#### [Task description]
Locate every line in the data below that contains the string "face", matching case exactly, and copy each of those lines.

#### [Records for this task]
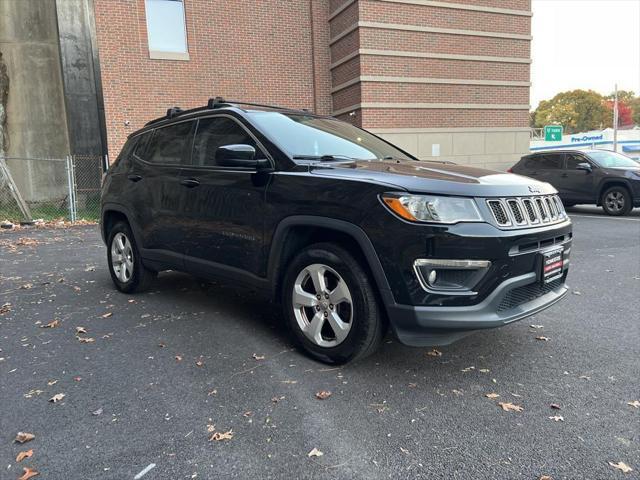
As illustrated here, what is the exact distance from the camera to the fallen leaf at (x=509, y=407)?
2.87 meters

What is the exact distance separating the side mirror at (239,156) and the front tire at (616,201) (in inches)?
425

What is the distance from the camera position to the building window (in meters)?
14.1

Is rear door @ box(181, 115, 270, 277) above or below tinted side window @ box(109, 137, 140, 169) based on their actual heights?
below

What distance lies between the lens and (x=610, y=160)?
12188mm

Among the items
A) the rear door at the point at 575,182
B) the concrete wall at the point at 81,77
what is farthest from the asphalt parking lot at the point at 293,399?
the concrete wall at the point at 81,77

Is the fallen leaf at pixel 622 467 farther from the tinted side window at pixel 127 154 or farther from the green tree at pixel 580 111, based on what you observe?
the green tree at pixel 580 111

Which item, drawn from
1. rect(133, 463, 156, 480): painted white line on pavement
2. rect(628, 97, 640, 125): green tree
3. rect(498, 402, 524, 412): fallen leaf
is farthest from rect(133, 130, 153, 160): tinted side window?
rect(628, 97, 640, 125): green tree

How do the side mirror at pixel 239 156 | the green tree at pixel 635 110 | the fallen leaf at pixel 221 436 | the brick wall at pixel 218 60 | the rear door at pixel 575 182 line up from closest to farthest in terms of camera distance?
the fallen leaf at pixel 221 436
the side mirror at pixel 239 156
the rear door at pixel 575 182
the brick wall at pixel 218 60
the green tree at pixel 635 110

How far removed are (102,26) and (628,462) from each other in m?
14.9

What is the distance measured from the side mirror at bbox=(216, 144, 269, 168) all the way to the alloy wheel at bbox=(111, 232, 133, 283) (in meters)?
2.31

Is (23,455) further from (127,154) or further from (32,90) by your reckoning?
(32,90)

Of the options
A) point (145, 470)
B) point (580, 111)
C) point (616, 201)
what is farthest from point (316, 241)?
point (580, 111)

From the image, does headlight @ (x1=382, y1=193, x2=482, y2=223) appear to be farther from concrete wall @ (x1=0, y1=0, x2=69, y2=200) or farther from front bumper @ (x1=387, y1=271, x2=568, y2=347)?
concrete wall @ (x1=0, y1=0, x2=69, y2=200)

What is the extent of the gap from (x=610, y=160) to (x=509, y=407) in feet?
37.5
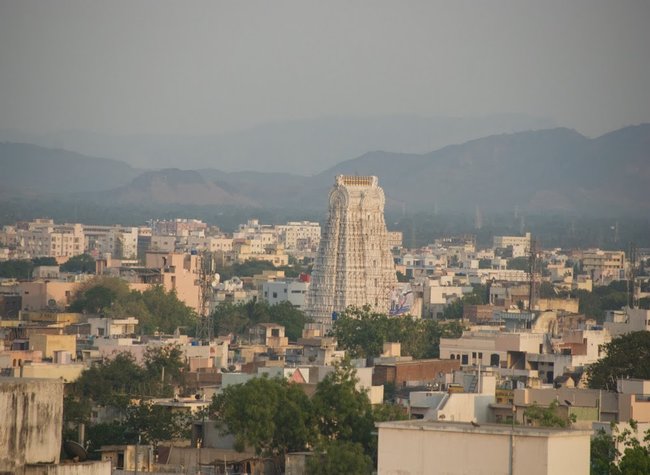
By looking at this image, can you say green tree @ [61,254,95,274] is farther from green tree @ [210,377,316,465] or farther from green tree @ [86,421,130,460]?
green tree @ [210,377,316,465]

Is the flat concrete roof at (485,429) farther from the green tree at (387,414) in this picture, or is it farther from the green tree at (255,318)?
the green tree at (255,318)

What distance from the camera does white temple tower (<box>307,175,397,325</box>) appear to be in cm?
9781

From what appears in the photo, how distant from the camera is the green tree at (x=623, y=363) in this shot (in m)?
51.5

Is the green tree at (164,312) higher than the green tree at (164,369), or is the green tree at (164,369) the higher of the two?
the green tree at (164,312)

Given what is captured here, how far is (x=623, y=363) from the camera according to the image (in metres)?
53.0

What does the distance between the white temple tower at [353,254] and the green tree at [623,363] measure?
1651 inches

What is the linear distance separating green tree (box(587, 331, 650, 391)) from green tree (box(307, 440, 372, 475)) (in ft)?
70.2

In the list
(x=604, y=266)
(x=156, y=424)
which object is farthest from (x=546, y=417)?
(x=604, y=266)

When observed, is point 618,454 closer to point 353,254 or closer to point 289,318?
point 289,318

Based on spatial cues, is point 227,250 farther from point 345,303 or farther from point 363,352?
point 363,352

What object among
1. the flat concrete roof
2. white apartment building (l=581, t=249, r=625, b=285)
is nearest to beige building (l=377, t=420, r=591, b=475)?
the flat concrete roof

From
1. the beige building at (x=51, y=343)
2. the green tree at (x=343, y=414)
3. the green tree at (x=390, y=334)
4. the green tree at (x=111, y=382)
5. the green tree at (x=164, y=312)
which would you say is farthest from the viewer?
the green tree at (x=164, y=312)

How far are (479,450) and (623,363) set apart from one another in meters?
29.0

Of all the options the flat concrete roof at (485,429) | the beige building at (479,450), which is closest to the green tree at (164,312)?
the flat concrete roof at (485,429)
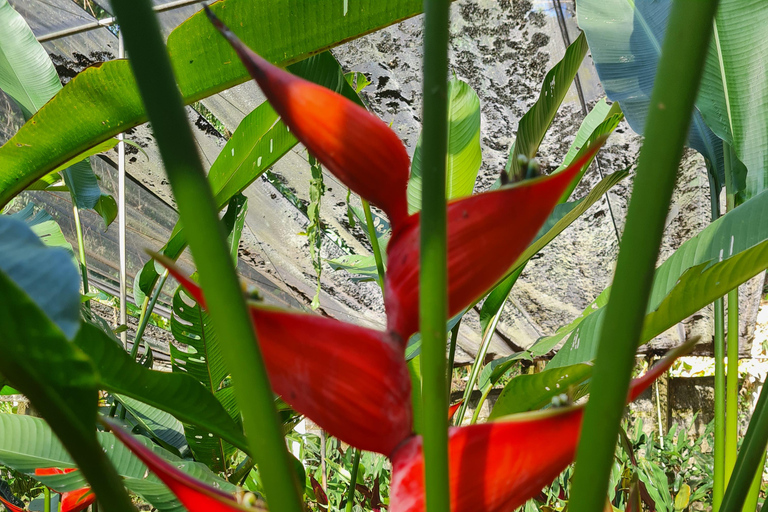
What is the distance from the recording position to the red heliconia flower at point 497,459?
181 mm

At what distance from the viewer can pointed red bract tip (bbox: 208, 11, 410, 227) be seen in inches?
7.0

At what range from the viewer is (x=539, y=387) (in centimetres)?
51

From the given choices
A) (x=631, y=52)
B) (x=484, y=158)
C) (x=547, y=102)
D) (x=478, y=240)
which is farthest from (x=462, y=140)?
(x=484, y=158)

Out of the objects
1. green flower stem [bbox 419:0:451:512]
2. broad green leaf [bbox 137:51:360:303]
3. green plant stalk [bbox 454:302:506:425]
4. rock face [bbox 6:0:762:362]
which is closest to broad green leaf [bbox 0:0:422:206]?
broad green leaf [bbox 137:51:360:303]

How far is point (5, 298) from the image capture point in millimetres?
159

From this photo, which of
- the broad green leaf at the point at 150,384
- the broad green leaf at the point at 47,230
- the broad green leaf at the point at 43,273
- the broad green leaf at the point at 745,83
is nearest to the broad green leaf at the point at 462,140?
the broad green leaf at the point at 745,83

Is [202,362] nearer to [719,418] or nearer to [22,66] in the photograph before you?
[22,66]

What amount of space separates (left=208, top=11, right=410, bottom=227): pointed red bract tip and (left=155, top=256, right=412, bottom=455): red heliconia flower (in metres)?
0.05

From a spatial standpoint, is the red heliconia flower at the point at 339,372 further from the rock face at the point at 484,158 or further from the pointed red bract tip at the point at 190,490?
the rock face at the point at 484,158

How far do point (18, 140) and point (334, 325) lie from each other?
0.50 meters

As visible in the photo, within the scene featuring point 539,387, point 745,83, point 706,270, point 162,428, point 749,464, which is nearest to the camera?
point 749,464

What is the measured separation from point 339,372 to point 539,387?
0.38m

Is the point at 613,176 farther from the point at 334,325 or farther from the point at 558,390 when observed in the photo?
the point at 334,325

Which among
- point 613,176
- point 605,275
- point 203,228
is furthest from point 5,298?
point 605,275
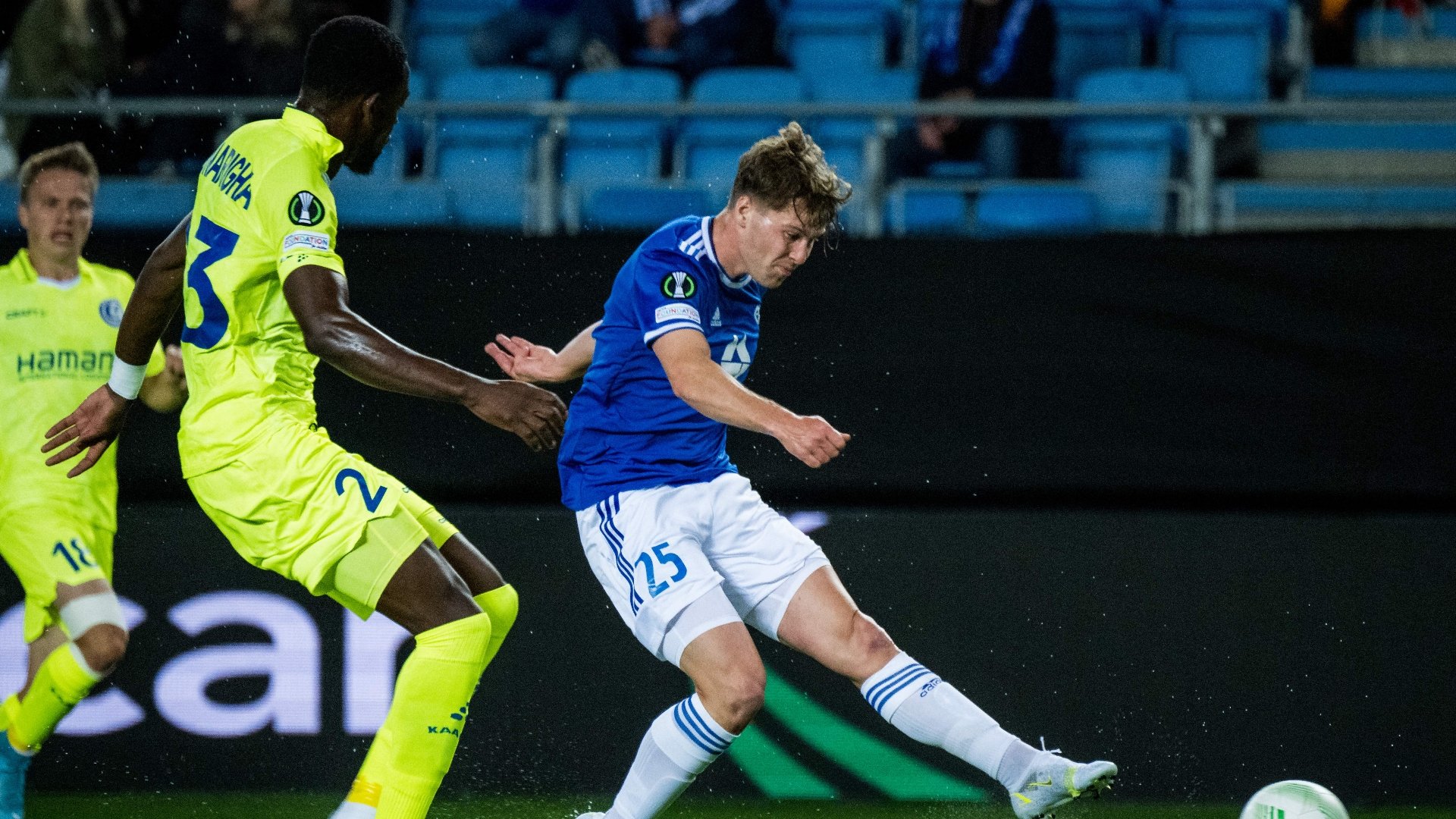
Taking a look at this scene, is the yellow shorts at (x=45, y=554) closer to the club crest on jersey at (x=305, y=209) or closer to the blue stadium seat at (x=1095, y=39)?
the club crest on jersey at (x=305, y=209)

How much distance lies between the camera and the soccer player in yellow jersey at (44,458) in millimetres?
4609

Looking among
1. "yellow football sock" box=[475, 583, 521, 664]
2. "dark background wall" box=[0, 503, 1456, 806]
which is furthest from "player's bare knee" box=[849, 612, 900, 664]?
"dark background wall" box=[0, 503, 1456, 806]

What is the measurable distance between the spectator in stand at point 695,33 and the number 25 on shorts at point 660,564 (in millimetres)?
3588

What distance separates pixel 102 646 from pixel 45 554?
0.39m

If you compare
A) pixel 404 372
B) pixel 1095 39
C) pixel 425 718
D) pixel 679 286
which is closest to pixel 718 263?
pixel 679 286

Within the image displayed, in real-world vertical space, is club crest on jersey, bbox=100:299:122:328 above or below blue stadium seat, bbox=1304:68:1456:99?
below

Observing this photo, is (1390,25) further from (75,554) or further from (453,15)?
(75,554)

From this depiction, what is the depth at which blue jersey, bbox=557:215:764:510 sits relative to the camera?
390 cm

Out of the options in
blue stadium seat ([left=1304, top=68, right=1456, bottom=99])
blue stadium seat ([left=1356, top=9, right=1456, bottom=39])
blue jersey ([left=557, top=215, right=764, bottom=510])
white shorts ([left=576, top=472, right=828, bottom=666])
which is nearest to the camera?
white shorts ([left=576, top=472, right=828, bottom=666])

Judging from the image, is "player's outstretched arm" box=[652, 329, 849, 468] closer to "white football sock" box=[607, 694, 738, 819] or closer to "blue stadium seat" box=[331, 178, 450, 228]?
"white football sock" box=[607, 694, 738, 819]

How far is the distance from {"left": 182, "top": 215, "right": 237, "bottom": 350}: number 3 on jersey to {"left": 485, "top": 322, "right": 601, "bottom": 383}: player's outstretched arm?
84cm

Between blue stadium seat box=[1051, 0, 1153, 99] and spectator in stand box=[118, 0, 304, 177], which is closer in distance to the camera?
spectator in stand box=[118, 0, 304, 177]

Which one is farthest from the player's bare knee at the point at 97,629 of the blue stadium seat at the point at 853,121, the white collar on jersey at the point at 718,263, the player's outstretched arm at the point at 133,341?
the blue stadium seat at the point at 853,121

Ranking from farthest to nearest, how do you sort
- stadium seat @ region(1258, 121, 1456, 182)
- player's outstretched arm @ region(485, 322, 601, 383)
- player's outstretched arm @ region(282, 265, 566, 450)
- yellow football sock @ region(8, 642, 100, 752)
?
stadium seat @ region(1258, 121, 1456, 182) → yellow football sock @ region(8, 642, 100, 752) → player's outstretched arm @ region(485, 322, 601, 383) → player's outstretched arm @ region(282, 265, 566, 450)
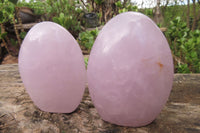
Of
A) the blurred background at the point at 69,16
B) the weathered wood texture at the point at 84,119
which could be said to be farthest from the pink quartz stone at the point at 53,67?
the blurred background at the point at 69,16

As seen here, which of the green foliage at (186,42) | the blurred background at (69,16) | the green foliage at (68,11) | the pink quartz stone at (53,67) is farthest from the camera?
the green foliage at (68,11)

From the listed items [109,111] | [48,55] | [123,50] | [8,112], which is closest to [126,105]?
[109,111]

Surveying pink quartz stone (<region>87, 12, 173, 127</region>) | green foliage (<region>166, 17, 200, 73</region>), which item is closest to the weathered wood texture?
pink quartz stone (<region>87, 12, 173, 127</region>)

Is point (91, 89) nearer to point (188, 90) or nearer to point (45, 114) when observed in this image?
point (45, 114)

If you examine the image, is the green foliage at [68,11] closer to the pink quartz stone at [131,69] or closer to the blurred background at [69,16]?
the blurred background at [69,16]

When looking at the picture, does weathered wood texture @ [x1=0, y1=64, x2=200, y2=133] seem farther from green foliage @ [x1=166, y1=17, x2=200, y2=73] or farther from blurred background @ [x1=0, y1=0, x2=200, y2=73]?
blurred background @ [x1=0, y1=0, x2=200, y2=73]
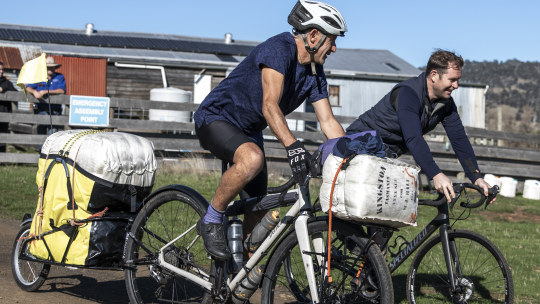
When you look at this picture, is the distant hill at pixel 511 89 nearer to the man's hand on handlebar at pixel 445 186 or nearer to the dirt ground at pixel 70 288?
the dirt ground at pixel 70 288

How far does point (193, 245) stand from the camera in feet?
18.4

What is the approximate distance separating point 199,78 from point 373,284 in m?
32.1

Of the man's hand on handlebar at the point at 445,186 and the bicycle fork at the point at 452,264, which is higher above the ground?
the man's hand on handlebar at the point at 445,186

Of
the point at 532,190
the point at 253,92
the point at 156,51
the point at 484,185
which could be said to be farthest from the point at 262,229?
the point at 156,51

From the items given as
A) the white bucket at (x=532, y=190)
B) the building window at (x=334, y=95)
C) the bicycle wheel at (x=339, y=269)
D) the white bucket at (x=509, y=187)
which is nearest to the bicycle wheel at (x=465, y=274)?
the bicycle wheel at (x=339, y=269)

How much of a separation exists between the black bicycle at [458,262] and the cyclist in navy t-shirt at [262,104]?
98 centimetres

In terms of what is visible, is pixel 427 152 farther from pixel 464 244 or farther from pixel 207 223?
pixel 207 223

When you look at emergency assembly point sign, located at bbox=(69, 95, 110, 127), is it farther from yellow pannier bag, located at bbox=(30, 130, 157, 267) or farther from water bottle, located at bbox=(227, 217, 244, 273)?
water bottle, located at bbox=(227, 217, 244, 273)

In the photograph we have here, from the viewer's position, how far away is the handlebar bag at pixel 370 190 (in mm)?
4246

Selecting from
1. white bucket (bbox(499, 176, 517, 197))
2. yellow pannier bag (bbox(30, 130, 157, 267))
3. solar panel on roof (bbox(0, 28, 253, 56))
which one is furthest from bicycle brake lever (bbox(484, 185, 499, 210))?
solar panel on roof (bbox(0, 28, 253, 56))

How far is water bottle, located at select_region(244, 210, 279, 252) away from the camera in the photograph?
4.93 m

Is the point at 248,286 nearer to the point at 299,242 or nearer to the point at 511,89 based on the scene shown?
the point at 299,242

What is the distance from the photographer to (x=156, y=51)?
123ft

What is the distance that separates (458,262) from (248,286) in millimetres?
1502
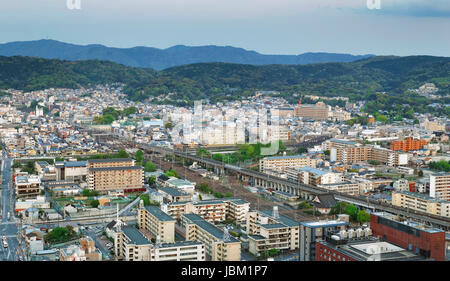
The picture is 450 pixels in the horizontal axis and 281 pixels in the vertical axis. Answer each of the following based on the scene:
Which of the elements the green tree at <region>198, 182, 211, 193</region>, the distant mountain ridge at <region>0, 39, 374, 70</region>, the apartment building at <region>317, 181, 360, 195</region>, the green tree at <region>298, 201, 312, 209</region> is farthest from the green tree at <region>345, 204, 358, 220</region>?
the distant mountain ridge at <region>0, 39, 374, 70</region>

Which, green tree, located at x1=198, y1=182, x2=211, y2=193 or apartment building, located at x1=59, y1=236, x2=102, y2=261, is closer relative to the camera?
apartment building, located at x1=59, y1=236, x2=102, y2=261

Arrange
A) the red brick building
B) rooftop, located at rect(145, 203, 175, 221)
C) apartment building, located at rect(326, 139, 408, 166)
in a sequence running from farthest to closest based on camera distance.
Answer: apartment building, located at rect(326, 139, 408, 166)
rooftop, located at rect(145, 203, 175, 221)
the red brick building

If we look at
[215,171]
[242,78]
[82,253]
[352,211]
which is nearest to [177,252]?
[82,253]

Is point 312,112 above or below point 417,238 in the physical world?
above

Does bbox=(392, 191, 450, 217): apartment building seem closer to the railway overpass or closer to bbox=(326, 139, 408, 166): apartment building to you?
the railway overpass

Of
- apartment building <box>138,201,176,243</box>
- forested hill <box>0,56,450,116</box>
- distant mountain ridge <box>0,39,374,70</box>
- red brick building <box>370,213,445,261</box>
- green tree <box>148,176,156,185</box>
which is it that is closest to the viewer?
→ red brick building <box>370,213,445,261</box>

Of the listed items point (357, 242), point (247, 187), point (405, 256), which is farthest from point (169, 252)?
point (247, 187)

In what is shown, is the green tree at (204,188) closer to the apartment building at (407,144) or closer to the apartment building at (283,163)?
the apartment building at (283,163)

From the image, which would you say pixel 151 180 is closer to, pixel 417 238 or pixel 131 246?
pixel 131 246
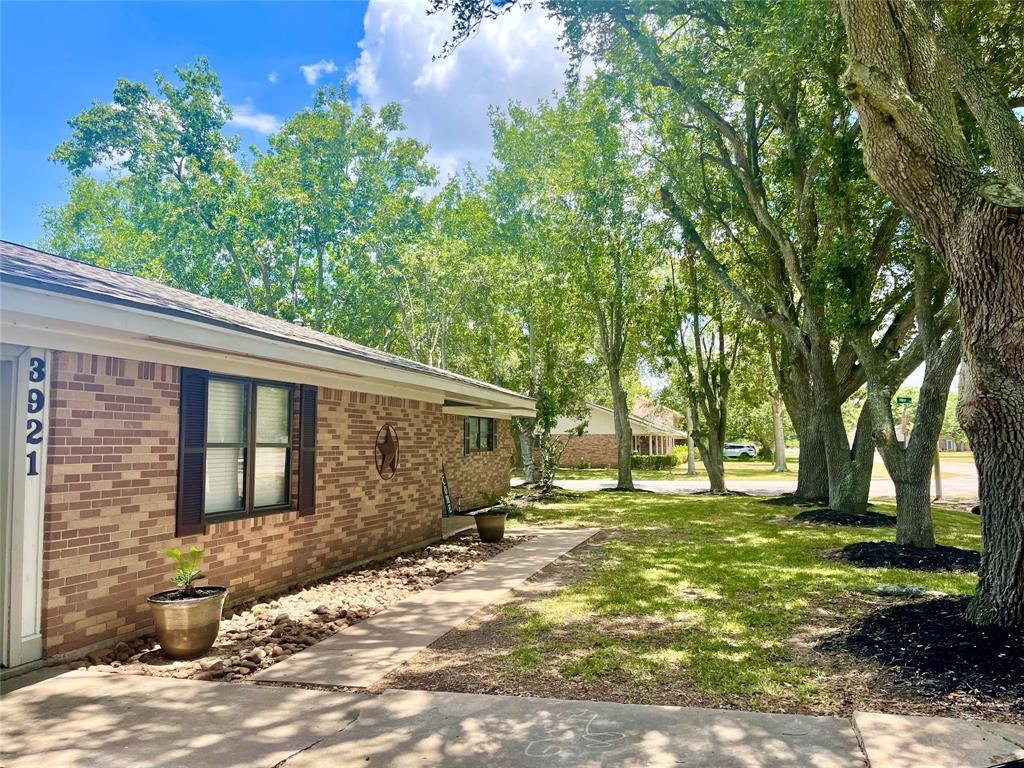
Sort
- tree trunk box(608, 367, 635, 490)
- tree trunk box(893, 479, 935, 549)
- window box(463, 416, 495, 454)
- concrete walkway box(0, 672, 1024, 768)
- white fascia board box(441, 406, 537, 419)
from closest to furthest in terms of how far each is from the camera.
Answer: concrete walkway box(0, 672, 1024, 768), tree trunk box(893, 479, 935, 549), white fascia board box(441, 406, 537, 419), window box(463, 416, 495, 454), tree trunk box(608, 367, 635, 490)

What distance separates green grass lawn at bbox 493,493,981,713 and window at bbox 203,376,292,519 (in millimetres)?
2991

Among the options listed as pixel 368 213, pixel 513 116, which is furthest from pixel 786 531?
pixel 368 213

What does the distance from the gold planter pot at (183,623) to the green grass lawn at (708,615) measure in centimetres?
237

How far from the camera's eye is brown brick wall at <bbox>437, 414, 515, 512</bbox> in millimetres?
15531

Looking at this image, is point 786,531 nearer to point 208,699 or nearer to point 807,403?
point 807,403

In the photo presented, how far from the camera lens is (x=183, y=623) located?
16.6 feet

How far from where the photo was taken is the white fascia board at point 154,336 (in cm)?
426

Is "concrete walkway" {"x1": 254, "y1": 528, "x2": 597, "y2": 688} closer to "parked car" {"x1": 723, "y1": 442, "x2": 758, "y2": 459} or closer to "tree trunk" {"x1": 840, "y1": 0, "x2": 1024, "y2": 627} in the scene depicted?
"tree trunk" {"x1": 840, "y1": 0, "x2": 1024, "y2": 627}

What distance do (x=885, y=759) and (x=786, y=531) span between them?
34.2 feet

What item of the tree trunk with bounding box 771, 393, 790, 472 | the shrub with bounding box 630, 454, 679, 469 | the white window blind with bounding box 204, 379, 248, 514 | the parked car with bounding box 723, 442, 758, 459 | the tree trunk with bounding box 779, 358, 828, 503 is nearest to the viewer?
the white window blind with bounding box 204, 379, 248, 514

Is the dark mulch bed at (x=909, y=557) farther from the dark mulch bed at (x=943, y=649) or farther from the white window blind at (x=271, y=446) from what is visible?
the white window blind at (x=271, y=446)

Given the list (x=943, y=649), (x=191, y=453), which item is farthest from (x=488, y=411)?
(x=943, y=649)

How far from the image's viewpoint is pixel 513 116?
23.8 meters

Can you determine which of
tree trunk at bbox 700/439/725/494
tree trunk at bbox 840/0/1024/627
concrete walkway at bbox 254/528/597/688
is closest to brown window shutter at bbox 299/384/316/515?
concrete walkway at bbox 254/528/597/688
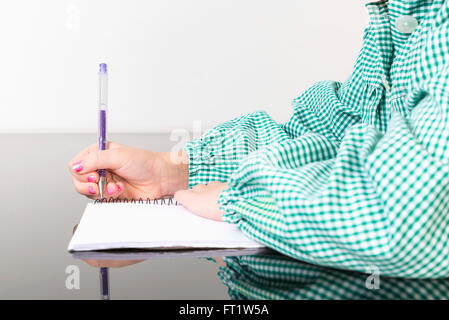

#### [Answer to the problem]
4. rock face [bbox 6:0:762:362]
From a spatial standpoint, is the red heliconia flower at the point at 339,372 further from the rock face at the point at 484,158 or further from the pointed red bract tip at the point at 190,490?
the rock face at the point at 484,158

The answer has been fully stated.